• [Work instructions]
a: Name every U.S. president mentioned in the blog post about Cuban state media and President Obama.
b: Carry the blog post about Cuban state media and President Obama forward from its last sentence.

• [Text excerpt]
God bless the men of Brigade 2506.  They are heroes in my book.

P.S. You can listen to my show (Canto Talk) and follow me on Twitter.

Cuban state media goes after our first black president

cuba

 

(My new American Thinker post)

President Teddy Roosevelt once told a campaign audience that weakness invites contempt. Let’s just say that those words apply to our new friend Raul Castro, who keeps going out of his way to show the world that it was President Obama not him who really wanted to do the wave at the baseball game.

First, Raul Castro skipped President Obama’s arrival. We heard all week that it was the first presidential visit to Cuba since President Coolidge. Historic? I guess that Raul didn’t get the memo or doesn’t care about history.

Second, Raul Castro watched  the president of the U.S. praise his education and health care system. Incredibly, President Obama read the regime’s talking points from A to Z. What was the point of President Obama doing this?

Third, Fidel Castro jumped into the act and wrote an op-ed in the state media blasting President Obama. Let’s call that column: “Don’t meddle in Cuba” or I will shoot one of those Soviet missiles against your plane like I did in the missile crisis!

Finally, the state-run media (La Tribuna de la Habana) hit one right over the Rays’ centerfielder head with an attack on President Obama that would have a lot of Democrats screaming “racista“:

The Havana Tribune, a state-controlled Cuban newspaper, has added insult to injury following Fidel Castro’s scathing criticism of President Barack Obama upon his departure from the island. In an editorial, the title of which refers to President Obama as “negro,” an opinion columnist has accused him of “inciting rebellion.”

• [Information given]
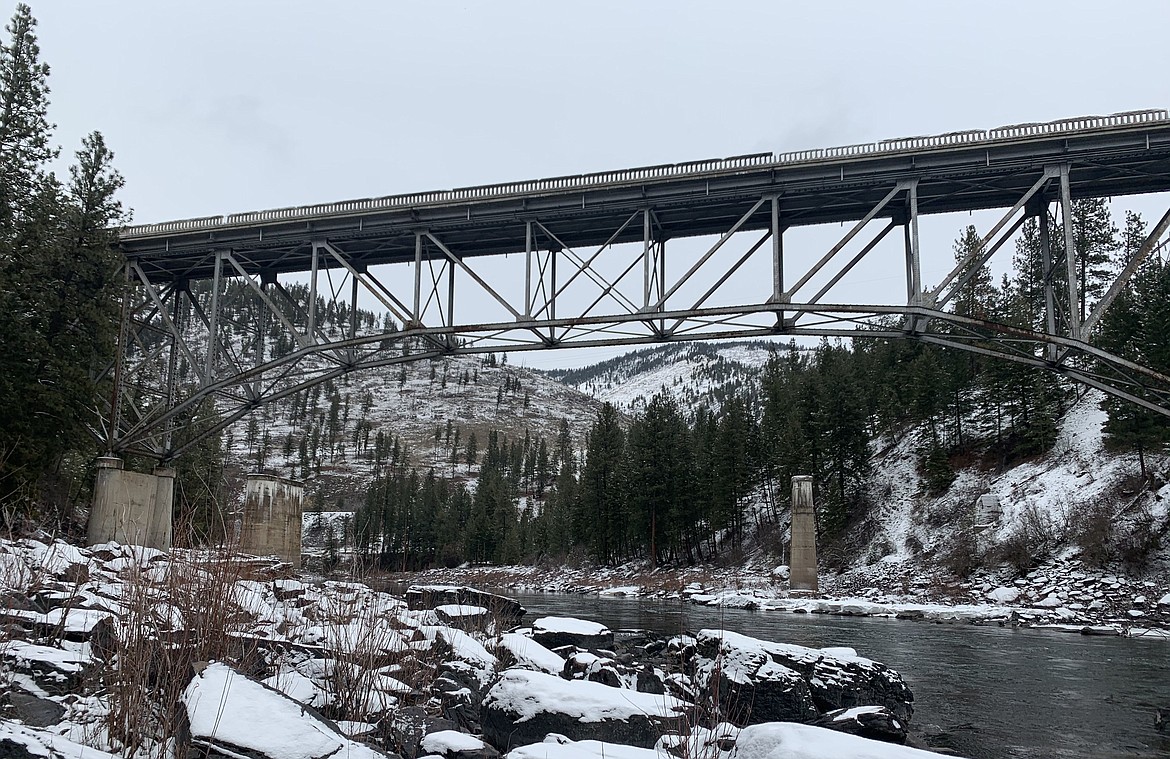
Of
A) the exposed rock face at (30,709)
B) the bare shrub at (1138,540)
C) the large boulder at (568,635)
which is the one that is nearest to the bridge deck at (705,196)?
the large boulder at (568,635)

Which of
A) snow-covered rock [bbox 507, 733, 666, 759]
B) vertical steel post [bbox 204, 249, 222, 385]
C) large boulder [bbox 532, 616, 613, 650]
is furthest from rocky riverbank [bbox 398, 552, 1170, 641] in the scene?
snow-covered rock [bbox 507, 733, 666, 759]

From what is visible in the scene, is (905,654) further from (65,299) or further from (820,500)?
(820,500)

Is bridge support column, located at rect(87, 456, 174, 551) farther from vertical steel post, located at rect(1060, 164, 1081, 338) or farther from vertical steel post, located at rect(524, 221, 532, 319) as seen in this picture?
vertical steel post, located at rect(1060, 164, 1081, 338)

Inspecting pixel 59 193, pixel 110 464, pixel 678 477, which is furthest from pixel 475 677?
pixel 678 477

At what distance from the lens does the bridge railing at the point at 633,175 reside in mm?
22641

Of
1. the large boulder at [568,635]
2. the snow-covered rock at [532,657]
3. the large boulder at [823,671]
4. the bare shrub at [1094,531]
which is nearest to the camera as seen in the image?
the large boulder at [823,671]

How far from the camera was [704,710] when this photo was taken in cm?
836

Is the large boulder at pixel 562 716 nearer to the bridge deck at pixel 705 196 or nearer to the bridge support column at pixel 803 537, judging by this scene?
the bridge deck at pixel 705 196

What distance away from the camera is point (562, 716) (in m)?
7.60

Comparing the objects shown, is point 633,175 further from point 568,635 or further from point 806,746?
point 806,746

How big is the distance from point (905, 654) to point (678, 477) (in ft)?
173

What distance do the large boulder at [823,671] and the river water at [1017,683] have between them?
0.52 meters

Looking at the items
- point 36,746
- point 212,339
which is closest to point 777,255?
point 212,339

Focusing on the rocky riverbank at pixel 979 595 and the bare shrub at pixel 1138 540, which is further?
the bare shrub at pixel 1138 540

• [Results of the exercise]
a: Teddy Roosevelt, Barack Obama, Coolidge

b:
The article is titled “Negro, ¿Tu Eres Sueco?” which roughly translates to “Black Man, Are You Dumb?” (The idiom “pretend to be a Swede” means to play dumb, hence the title is literally asking, “Are you Swedish?”) The author, who is black, goes on to condemn President Obama for meeting with Cuban pro-democracy activists and “subtly” suggesting that the Cuban Revolution needed to change. “Obama came, saw, but unfortunately, with the pretend gesture of lending a hand, tried to conquer,” Elias Argudín writes.

“[Obama] chose to criticize and subtly suggest… incitations to rebellion and disorder, without caring that he was on foreign ground. Without a doubt, Obama overplayed his hand,” he continues. “The least I can say is, Virulo-style: ‘Negro, are you dumb?’”

Virulo is a white pro-Revolution comedian.

I would add a couple of things:

1) The slang “negro tu eres sueco” is a clear suggestion that Obama is not black. What skin color are Swedish people? I would translate it to the Cuban equivalent of calling Obama an Oreo cookie, i.e. black outside and white inside; and,

2) No one takes a cheap shot like that against President Obama without the editorial consent of Fidel or Raul Castro. This is the worst thing that I’ve heard about a U.S. president in years, especially the one that they negotiated with.

So what’s going on?

Maybe Fidel Castro was angry that President Obama did not salute him and he pulled a few strings at the state-run media.

Maybe Raul Castro is showing Cubans, and the Latin American left, that he is the one in charge.

Time will tell, but one thing is clear to me. We can add Raul Castro to the growing list of world leaders who have zero respect for President Obama.

“Hope and change” took a fastball between the eyes this week!

P.S. You can listen to my show (Canto Talk) and follow me on Twitter.

Is ““Negro, ¿tú eres sueco?” like calling Obama an “Oreo cookie”?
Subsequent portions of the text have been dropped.